Statement three has been massively impacted by the introduction of stranded RNA-seq protocols. Methods that preserve the information about which strand the transcript came from have allowed an even more detailed view of the transcriptome than we have ever had especially in the cases of transcripts that overlap in genome location and the extent and biological importance of antisense transcription.

What does this have to do with making RNA-seq cheaper: Unfortunately ii) and iii) add significant complexity to the design, cost and analysis of RNA-seq experiments. The impact of splicing analysis is relatively simple to explain to users, we need many more reads and this increases the cost of the experiment in a linear fashion and users can decide if the splicing analysis is “worth” it. But the impact of getting strand information is less easy to explain (certainly for me in mammalian systems), very few of us are strand-savvy and we’re most likely to ignore the stand information other than making nicer figures for presentations to show how well the method worked. Strand information does not come free-of-charge, the most popular method for stranded RNA-seq uses dUTP and uracil-DNA glycosylase (UDG) to remove the second-strand cDNA after ligation of sequencing adapters. Strand-preserving methods cost more to manufacture than non-stranded methods and hence cost more for end users.

The cost of RNA-seq in 2014: I recommend 10-20M single-end 50bp reads per sample for DGE studies and that allows 10 samples per lane on a HiSeq 2500/2000. At about £600 per lane this makes sequencing £60 per sample. Library prep reagents and labour are about £35 each, making RNA-seq one of the few NGS applications where sequencing costs are lower than sample prep.

Ideally we’d maintain a 10 fold difference between sequencing and library prep, but this would mean bringing prep down to under £15 or $10 per sample. Is it possible to squeeze oligo-dT mRNA enrichment, cDNA synthesis and an Illumina prep into this budget? I’m not sure this is possible outside of massive labs that can afford to make their own kits and buy enzymes in bulk.

We’re thinking about how we might approach RNA-seq prep to keep costs as low as possible. Home-brew is certainly going to get us some way to $10 per prep, but some very creative thinking may be necessary. Would you give up strandedness for an RNA-seq kit that gave perfectly good DGE data but cost half as much as the leading stranded protocol?
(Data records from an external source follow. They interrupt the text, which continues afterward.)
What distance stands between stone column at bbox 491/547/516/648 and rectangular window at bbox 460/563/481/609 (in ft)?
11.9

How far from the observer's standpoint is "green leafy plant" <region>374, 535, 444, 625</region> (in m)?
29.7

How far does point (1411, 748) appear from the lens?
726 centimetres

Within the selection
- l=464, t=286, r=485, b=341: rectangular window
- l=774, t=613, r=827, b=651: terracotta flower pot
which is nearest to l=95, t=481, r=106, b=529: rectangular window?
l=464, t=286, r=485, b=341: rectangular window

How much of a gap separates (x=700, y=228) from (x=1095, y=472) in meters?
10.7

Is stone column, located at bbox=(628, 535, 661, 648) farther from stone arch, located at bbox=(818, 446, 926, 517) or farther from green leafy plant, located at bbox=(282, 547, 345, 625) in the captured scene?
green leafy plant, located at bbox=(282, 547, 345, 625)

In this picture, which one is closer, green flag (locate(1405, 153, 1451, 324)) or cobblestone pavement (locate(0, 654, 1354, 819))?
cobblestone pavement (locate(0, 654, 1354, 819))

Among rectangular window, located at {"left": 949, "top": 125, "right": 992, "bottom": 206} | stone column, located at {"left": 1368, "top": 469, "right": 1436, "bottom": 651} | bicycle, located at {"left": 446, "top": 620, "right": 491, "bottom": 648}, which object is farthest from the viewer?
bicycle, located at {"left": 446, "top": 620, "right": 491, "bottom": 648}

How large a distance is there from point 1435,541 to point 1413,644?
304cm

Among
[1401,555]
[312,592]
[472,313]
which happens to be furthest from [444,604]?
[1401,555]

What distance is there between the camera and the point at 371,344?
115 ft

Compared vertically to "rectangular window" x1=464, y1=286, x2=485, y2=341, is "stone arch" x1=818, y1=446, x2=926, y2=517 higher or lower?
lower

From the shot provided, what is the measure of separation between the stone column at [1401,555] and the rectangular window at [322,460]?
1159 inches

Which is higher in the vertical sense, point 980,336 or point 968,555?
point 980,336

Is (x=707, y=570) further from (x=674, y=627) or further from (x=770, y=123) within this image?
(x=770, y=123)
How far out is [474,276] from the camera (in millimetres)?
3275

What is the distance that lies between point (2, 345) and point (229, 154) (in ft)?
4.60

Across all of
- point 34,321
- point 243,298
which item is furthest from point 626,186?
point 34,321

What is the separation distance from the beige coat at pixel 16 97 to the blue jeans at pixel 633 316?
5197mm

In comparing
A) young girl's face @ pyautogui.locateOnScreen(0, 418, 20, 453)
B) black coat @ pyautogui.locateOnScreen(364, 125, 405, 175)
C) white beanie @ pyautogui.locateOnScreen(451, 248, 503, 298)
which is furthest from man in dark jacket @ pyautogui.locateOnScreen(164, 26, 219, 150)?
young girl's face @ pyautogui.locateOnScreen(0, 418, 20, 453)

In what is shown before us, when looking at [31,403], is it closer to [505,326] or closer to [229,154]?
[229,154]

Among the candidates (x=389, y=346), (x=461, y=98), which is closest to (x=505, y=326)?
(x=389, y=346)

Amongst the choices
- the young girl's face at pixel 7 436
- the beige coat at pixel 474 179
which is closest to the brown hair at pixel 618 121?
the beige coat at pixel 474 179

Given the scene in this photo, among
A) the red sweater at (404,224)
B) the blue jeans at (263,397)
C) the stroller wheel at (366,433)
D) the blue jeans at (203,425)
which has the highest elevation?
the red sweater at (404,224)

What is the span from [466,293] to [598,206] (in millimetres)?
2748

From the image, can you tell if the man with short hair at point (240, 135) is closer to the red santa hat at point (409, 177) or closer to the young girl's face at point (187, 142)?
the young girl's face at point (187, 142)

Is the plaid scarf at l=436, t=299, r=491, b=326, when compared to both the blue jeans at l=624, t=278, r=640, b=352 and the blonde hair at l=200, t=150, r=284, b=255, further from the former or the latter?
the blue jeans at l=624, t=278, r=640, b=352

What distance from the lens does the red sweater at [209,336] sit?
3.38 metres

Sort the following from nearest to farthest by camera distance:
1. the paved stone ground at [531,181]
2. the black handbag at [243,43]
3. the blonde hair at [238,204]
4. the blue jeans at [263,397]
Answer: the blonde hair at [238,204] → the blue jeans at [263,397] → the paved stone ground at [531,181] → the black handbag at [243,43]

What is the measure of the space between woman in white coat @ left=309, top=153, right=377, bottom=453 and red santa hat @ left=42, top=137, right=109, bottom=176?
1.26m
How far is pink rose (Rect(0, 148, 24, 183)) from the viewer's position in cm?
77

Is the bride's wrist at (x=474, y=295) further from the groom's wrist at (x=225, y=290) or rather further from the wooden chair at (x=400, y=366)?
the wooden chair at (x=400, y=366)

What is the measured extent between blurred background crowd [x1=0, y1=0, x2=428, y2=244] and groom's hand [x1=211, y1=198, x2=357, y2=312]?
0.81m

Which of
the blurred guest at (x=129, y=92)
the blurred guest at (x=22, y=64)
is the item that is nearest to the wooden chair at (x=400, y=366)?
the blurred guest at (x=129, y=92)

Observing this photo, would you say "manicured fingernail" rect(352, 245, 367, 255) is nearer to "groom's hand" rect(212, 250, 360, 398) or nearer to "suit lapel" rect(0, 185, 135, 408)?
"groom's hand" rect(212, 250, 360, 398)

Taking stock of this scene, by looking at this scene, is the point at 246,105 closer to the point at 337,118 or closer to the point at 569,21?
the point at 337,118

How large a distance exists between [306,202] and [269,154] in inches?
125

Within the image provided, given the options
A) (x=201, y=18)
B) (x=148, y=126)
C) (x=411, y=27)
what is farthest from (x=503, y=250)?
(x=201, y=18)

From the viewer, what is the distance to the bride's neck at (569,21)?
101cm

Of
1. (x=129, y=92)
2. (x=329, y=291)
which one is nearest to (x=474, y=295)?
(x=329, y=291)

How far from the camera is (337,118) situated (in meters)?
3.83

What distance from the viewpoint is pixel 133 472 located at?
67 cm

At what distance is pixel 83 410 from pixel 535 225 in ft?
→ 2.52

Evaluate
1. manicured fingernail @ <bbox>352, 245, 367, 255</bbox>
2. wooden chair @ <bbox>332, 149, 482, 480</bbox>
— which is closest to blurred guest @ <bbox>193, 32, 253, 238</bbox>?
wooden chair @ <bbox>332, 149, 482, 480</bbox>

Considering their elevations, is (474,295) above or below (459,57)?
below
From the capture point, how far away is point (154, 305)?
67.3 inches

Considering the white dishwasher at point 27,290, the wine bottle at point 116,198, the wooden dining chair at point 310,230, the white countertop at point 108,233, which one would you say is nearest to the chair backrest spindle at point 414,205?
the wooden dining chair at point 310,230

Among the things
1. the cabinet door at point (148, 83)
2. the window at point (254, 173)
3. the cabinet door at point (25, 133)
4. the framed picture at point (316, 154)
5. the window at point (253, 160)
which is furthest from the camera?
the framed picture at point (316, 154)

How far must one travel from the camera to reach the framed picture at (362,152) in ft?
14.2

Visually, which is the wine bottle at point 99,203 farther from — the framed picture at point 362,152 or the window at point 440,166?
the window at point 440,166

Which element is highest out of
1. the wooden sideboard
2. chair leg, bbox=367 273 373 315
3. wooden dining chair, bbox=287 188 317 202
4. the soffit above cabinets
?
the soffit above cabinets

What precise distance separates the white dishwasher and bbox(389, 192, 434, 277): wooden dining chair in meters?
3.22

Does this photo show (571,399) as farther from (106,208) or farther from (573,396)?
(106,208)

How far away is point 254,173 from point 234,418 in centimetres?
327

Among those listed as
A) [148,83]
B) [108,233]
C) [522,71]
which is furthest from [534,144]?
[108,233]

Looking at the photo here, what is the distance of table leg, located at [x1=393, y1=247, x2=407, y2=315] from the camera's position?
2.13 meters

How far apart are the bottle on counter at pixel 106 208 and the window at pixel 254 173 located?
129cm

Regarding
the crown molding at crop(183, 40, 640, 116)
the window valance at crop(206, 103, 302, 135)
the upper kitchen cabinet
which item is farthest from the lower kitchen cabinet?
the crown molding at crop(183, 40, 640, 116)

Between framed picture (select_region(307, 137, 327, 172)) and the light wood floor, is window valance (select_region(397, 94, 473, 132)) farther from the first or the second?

Would it make much difference to your next experiment: not if you once you think carefully about your experiment you can clearly state that splicing and strandedness are not going to be primary areas for analysis. I do think most scientists don’t have these uppermost in their minds when embarking on RNA-seq experiments and a quick search in PubMed might back me up: there are 3148 hits in PubMed for RNA+Seq or 2359 hits for “RNA-seq”, but only 3% (73) come up with the terms RNA+seq+strand+specific, so strandedness is not yet massive, which was a surprise to me given the reception Josh Levin’s 2010 Nat Methods paper: Comprehensive comparative analysis of strandspecific RNA sequencing methods got.

So here’s my plea to RNA-seq users: think about what you really want to get from your RNA-seq experiments and only aim for “expensive” splicing experiments with 20-50M reads per sample if you really need to, think about whether you’d give up other features to get faster, cheaper RNA-seq experiments; and save the money and effort for the experiment that needs it.